The IRS Does Not Send Mail for Fun
Every piece of mail the IRS sends has a purpose. It might be a request for information, a notice of a balance due, a proposed change to your return, or a deadline that will cost you real money if you miss it. None of it is optional reading.
The biggest mistake taxpayers make is tossing IRS mail in a drawer and hoping it goes away. It does not go away. The IRS has a system, and that system escalates. What starts as a polite CP14 balance due notice becomes a CP501, then a CP503, then a CP504 intent to levy, and eventually a levy on your bank account or wages. Every step you ignore makes the next step worse.
Deadlines Are Real and Enforceable
Many IRS letters contain hard deadlines. A statutory notice of deficiency gives you exactly 90 days to file a petition with the Tax Court. Miss that deadline and you lose your right to challenge the IRS in court before paying. A CDP notice gives you 30 days to request a hearing. Miss it and the IRS can levy your assets without further discussion.
These deadlines are not suggestions. They are jurisdictional. That means no judge can extend them. No amount of explaining will fix a missed deadline. The clock starts when the IRS mails the letter, not when you open it.
What Happens When You Ignore IRS Mail
The consequences depend on the type of letter, but none of them are good. Ignore a balance due notice and the IRS adds penalties and interest every single day. Ignore an audit letter and the IRS will make changes to your return without your input, almost always in their favor. Ignore a levy notice and they will take money directly from your bank account or paycheck.
The IRS can also file a federal tax lien against your property, revoke your passport if you owe more than a certain threshold, and refer your case to a revenue officer who will show up at your door or your place of business.
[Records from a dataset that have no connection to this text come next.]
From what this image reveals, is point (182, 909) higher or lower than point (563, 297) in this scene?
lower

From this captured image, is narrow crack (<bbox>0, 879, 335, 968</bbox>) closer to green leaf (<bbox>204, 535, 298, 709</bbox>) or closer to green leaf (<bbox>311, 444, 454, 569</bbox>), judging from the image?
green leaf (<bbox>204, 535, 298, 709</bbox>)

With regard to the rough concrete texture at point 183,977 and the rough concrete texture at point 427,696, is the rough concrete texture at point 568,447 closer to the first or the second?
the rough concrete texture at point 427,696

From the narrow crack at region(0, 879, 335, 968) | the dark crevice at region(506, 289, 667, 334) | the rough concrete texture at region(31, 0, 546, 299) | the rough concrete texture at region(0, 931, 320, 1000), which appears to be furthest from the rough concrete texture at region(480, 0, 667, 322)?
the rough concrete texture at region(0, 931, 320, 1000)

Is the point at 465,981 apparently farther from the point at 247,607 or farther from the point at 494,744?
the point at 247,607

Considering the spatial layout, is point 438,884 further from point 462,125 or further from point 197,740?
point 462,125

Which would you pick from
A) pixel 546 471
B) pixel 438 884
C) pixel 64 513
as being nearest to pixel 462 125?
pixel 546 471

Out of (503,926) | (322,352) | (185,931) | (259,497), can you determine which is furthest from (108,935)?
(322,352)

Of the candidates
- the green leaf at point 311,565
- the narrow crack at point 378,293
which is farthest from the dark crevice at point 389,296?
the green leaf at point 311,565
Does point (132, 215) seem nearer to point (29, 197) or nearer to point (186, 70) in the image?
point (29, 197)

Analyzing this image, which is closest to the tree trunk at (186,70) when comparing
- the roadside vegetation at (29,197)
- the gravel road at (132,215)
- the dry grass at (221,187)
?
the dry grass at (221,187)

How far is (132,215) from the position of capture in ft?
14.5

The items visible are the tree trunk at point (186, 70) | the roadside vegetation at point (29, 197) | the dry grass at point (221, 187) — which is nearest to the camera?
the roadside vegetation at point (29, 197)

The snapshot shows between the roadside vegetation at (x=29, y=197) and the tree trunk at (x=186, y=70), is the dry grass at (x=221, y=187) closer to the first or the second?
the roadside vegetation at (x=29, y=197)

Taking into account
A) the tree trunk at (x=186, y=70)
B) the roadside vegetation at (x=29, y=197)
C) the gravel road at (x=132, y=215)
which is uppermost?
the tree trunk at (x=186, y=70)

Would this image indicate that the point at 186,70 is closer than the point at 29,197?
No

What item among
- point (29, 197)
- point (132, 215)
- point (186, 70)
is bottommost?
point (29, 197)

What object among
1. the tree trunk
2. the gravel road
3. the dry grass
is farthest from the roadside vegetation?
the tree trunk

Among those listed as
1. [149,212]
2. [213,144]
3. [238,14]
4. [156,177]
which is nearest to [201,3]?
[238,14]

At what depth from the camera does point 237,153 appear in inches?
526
What You Should Do Instead
Open every piece of IRS mail immediately. Read it carefully. Identify the letter or notice number in the upper right corner. Look for any deadlines. If you do not understand what the letter means or what to do, call a tax professional. Do not call the IRS directly unless you know exactly what you are doing. Anything you say on that call is on the record and can be used against you.
Keep every piece of IRS correspondence. File it by year and type. You will need it if you ever have to prove what the IRS told you and when.
The single most expensive mistake in tax resolution is ignoring IRS mail. Every day you wait costs you money in penalties and interest, and potentially costs you legal rights you can never get back.
The Bottom Line
IRS mail is not something that resolves itself. Every letter is either asking you to do something or telling you something has been done to your account. Either way, you need to know about it and you need to respond appropriately. The sooner you deal with it, the more options you have and the less it will cost you.